(TASK BRIEF):
Copy out every line of the listing below with no changes.

(THE INPUT):
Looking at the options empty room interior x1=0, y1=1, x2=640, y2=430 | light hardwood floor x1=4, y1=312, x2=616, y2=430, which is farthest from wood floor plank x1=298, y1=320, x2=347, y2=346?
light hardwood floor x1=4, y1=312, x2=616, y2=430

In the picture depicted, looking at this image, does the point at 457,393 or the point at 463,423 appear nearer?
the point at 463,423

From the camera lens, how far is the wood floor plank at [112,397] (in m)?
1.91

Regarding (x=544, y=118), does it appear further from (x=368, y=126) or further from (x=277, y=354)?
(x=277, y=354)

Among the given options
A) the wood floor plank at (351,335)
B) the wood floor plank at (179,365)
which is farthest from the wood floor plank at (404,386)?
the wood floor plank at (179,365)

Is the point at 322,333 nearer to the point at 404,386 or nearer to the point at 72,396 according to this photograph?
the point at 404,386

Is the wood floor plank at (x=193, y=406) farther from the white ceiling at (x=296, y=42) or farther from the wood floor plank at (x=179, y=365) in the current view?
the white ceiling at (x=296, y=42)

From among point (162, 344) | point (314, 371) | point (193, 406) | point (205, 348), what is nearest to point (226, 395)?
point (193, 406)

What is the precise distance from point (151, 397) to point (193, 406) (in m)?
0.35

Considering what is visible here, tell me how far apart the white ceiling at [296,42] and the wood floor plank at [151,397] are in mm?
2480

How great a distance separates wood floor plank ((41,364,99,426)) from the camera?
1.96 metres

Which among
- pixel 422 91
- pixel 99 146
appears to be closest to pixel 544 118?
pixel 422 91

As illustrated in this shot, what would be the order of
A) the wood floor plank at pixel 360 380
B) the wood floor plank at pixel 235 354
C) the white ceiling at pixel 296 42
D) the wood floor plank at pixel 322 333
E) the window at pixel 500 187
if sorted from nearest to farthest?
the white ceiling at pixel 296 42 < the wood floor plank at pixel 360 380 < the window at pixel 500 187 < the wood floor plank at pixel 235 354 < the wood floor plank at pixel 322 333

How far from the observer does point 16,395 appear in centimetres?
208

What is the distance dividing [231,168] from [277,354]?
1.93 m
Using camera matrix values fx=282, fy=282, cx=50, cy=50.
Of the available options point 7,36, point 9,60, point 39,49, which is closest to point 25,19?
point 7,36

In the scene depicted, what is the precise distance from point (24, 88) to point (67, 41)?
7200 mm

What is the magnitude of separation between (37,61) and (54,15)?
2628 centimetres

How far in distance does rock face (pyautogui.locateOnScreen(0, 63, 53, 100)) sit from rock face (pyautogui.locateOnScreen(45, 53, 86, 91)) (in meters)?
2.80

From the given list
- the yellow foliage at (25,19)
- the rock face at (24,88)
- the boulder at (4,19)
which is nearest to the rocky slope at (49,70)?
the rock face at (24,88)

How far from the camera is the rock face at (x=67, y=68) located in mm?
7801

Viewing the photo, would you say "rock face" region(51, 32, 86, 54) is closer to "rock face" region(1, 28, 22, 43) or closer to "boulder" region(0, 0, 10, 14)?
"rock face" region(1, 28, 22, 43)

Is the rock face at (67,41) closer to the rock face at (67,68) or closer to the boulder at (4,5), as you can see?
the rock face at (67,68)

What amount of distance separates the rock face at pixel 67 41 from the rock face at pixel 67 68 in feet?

(COMPLETE ANSWER):
Looking at the options empty room interior x1=0, y1=1, x2=640, y2=430 | light hardwood floor x1=4, y1=312, x2=616, y2=430, which is farthest from wood floor plank x1=298, y1=320, x2=347, y2=346?
light hardwood floor x1=4, y1=312, x2=616, y2=430

In the picture depicted, looking at this image, does the point at 457,393 or the point at 463,423 appear nearer?
the point at 463,423

From the camera lens, how far is the wood floor plank at [112,397] (in m)?
1.91

Regarding (x=544, y=118), does it appear further from (x=368, y=126) or further from (x=277, y=354)?
(x=277, y=354)

Among the given options
A) the wood floor plank at (351,335)
B) the wood floor plank at (179,365)
which is farthest from the wood floor plank at (404,386)?
the wood floor plank at (179,365)

Is the point at 322,333 nearer to the point at 404,386 or nearer to the point at 72,396 according to this photograph?
the point at 404,386

Is the wood floor plank at (x=193, y=406) farther from the white ceiling at (x=296, y=42) or farther from the wood floor plank at (x=179, y=365) in the current view?
the white ceiling at (x=296, y=42)

From among point (162, 344) | point (314, 371) | point (193, 406) | point (205, 348), what is nearest to point (226, 395)?
point (193, 406)

What is the precise distance from point (151, 397) to point (193, 406) (in m)?
0.35

Considering what is visible here, tell me how far apart the white ceiling at [296,42] and the wood floor plank at [151,397] are in mm?
2480

How great a distance separates wood floor plank ((41,364,99,426)) from the camera?
1.96 metres

Which among
- pixel 422 91
- pixel 99 146
appears to be closest to pixel 544 118?
pixel 422 91

As illustrated in this shot, what would be the order of
A) the wood floor plank at pixel 360 380
B) the wood floor plank at pixel 235 354
C) the white ceiling at pixel 296 42
D) the wood floor plank at pixel 322 333
E) the window at pixel 500 187
if sorted from nearest to farthest?
the white ceiling at pixel 296 42 < the wood floor plank at pixel 360 380 < the window at pixel 500 187 < the wood floor plank at pixel 235 354 < the wood floor plank at pixel 322 333

How far from the observer does point 16,395 appear in centimetres?
208

What is the distance dividing [231,168] from [277,354]?
1.93 m
Using camera matrix values fx=282, fy=282, cx=50, cy=50.
Of the available options point 7,36, point 9,60, point 39,49, which is closest to point 25,19?
point 7,36

In the scene depicted, what is the precise distance from point (24, 88) to point (67, 41)?
7200 mm

What is the magnitude of separation between (37,61) and (54,15)?
2628 centimetres

How far in distance does rock face (pyautogui.locateOnScreen(0, 63, 53, 100)) sit from rock face (pyautogui.locateOnScreen(45, 53, 86, 91)) (in meters)?
2.80

From the given list
- the yellow foliage at (25,19)
- the rock face at (24,88)
- the boulder at (4,19)
which is nearest to the rocky slope at (49,70)?
the rock face at (24,88)

How far from the camera is the rock face at (x=67, y=68) located in mm?
7801

Viewing the photo, would you say "rock face" region(51, 32, 86, 54) is closer to "rock face" region(1, 28, 22, 43) or closer to "boulder" region(0, 0, 10, 14)?
"rock face" region(1, 28, 22, 43)

Is the rock face at (67,41) closer to the rock face at (67,68) or closer to the boulder at (4,5), as you can see?
the rock face at (67,68)

What amount of distance separates the rock face at pixel 67 41 from the rock face at pixel 67 68 in feet?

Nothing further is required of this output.